Shocked, she had stormed after him and driven him back with steely claws. To hell with guile and sweet smiles.
But at her attack, his amber eyes had widened with amazement.“What’s the matter? They’re only common cats. They’re not like us. Come on, Dulcie, have a little fun-they’re only stupid beasts.”
“You think they’re stupid because they can’t speak? You think they’re without feelings? Without their own sensibilities and their own unique ways?”
He had only looked at her.
“Common cats have knowledge,” she had said softly. She was hot with anger, but she daren’t enrage him-not until Joe had finished with Mavity’s cottage. “Can’t you see,” she had mewed gently, “that they have feelings, too?” All the while, she wanted to tear the stuffings out of him, he wassoarrogant-this cat couldn’t see a whisker-length beyond his ego-driven nose.
Disdainfully he had flicked his tail at her silly notions and stalked away. And she, chagrined, had swallowed her pride and galloped after him, sidling against his shoulder.
He’d glanced down at her, leering smugly again, turning on the charm, rubbing his whiskers against hers. She had held her tongue with great effort and spun away from the wharf, laughing softly and leading him a wild chase through the village. The cat was so incredibly boorish. Who needed a torn that viewed other cats so brutally, who viewed a female not as an interesting companion or hunting partner, but as a faceless object meant only to mount, only for male gratification?
And when at long last she heard the tower clock strike ten, and knew that Joe would have left Mavity’s, she gave Azrael the slip. Making a tangled way among and through the shops, through enough varied scents-spices, perfumes, shoe polish-to hide her trail, she had slipped into the library guessing that, even if Azrael tracked her, he wouldn’t follow her into that sanctuary of strict rules where he’d likely be thrown out on his lashing black tail.

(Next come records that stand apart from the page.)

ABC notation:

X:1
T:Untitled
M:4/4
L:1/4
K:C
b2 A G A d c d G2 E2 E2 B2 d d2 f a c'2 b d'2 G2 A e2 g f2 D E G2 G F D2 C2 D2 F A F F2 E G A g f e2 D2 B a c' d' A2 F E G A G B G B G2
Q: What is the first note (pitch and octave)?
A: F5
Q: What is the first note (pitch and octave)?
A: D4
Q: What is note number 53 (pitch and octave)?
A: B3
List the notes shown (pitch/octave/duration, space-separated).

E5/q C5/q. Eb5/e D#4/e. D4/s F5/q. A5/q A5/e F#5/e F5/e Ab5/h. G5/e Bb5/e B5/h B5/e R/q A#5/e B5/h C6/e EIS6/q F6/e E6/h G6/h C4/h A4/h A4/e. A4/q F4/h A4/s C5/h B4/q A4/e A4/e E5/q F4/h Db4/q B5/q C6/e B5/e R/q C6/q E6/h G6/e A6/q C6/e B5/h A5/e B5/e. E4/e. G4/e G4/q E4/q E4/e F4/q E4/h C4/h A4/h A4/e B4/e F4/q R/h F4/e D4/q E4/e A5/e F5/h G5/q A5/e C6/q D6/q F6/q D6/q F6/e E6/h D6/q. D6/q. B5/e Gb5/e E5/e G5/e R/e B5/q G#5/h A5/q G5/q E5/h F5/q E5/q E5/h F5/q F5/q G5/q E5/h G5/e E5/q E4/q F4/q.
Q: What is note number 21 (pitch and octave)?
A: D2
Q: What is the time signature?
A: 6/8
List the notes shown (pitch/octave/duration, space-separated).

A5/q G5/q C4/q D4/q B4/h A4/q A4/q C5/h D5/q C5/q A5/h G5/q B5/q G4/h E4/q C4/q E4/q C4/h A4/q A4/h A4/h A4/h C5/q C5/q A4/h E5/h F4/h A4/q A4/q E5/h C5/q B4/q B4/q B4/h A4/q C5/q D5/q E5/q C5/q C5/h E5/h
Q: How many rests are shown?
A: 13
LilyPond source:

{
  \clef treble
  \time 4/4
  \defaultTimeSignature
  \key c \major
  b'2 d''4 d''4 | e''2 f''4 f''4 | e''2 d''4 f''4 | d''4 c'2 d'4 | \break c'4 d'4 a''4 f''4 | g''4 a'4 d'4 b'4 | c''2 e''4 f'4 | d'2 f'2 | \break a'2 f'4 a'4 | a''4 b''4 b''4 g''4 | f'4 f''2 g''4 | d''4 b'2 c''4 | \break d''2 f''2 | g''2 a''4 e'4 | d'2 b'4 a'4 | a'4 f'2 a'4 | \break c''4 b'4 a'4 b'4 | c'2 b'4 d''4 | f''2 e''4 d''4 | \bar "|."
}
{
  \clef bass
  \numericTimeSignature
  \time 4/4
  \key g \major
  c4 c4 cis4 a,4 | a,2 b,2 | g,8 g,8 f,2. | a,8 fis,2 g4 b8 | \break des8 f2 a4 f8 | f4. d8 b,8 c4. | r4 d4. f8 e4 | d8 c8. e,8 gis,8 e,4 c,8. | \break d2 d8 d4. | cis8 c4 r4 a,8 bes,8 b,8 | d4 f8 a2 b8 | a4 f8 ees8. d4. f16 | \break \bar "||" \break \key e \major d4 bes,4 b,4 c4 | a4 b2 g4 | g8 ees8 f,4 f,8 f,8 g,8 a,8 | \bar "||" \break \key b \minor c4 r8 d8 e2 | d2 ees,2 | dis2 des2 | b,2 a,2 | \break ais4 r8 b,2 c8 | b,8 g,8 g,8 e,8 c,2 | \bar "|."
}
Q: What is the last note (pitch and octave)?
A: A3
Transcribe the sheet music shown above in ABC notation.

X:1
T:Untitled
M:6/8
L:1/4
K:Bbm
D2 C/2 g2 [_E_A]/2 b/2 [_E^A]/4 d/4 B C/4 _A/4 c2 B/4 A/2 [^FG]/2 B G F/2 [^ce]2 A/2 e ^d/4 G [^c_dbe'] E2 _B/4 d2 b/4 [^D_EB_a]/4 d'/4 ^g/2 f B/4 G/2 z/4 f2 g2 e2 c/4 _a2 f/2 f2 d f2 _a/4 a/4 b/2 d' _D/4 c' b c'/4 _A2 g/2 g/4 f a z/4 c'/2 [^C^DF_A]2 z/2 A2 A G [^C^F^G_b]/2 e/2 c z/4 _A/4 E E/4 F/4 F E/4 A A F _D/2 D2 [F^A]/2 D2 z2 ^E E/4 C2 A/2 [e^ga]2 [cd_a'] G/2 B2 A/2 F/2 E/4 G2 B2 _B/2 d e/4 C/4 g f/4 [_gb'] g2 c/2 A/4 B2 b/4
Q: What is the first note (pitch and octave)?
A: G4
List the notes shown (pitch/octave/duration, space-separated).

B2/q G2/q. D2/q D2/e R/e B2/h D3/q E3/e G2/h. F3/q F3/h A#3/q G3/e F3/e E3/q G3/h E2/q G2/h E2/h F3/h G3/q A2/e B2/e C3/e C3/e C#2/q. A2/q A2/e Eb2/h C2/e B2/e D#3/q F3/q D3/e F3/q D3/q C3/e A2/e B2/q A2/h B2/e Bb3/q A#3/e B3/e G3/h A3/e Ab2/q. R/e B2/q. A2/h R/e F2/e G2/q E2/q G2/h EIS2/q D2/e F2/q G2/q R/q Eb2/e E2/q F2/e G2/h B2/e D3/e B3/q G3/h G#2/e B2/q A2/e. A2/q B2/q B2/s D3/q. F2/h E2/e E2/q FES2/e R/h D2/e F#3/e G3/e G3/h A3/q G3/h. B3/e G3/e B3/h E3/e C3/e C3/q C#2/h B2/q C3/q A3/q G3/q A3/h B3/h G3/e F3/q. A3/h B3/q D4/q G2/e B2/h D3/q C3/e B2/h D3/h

Alone at last, she’d had a little wash and settled into the shelves of medieval history for a quiet nap. But it wasn’t two hours later that she woke to Wilma and Freda arguing.
Alarmed, she had leaped down and trotted into Freda’s office to rub against Wilma’s ankles-whether out of support for Wilma or out of curiosity, she wasn’t sure. And Wilma had picked her up and cuddled her, as together they took the blast of Freda Brackett’s temper.